Thursday, April 28, 2011

21 Days to Change a Habit??


I'm not a morning person. Ever. I am the queen of comfy blankets and snooze buttons. I sleep like a rock most nights and rarely ever get up during the night. I am also very proud of my abilities to sleep while at the movie theater, on an airplane, in a car or under a nice, shady tree on a hot day. I rarely have trouble sleeping in hotels or while visiting friends. Yep...it's one of my many talents, which may or may not include Narcolepsy. :-)

I am currently in Week 4 of the 12 week Fitness Comp training program. I lift weights 3 evenings a week, do early morning cardio 4 days a week and due to scheduling issues, I had to change one of my weight lifting days to a 6AM class. Uhhhhhhhhhhh...WHAT?? Did I mention that I like to sleep?

So, I set my alarm for 5:15 AM and only hit the snooze a few times before I got up and headed out the door. I was actually on time, which isn't like me. I slept in my gym clothes the night before to decrease the task list for the morning and increase the last few moments of sleep. Not sure if my method is genius or pure laziness, but I do it nonetheless.

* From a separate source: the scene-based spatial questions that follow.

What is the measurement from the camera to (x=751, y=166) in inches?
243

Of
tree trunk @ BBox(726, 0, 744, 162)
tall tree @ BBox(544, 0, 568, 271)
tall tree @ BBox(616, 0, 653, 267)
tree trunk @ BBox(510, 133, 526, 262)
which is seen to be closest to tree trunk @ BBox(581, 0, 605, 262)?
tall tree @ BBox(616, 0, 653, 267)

The class was difficult, but I was awake. I wondered if my early morning cardio sessions were actually becoming part of my new routine. Was I actually getting used to the grueling morning schedule and becoming a morning person? The jury is still out, so I will go with maybe.

As I was leaving class, one of my fellow Fitness Comp trainees said that it takes 21 Days to change a habit. Funny enough...today is day 21. Our bodies are accustomed to certain habits, good and bad and apparently it takes time to change them. If the Queen of Sleeping can actually train herself to get her happy arse out of the comfy, cozy, warm bed and head to the gym, liftweights for an hour and then be home for breakfast by 7:15 AM, then anyone can.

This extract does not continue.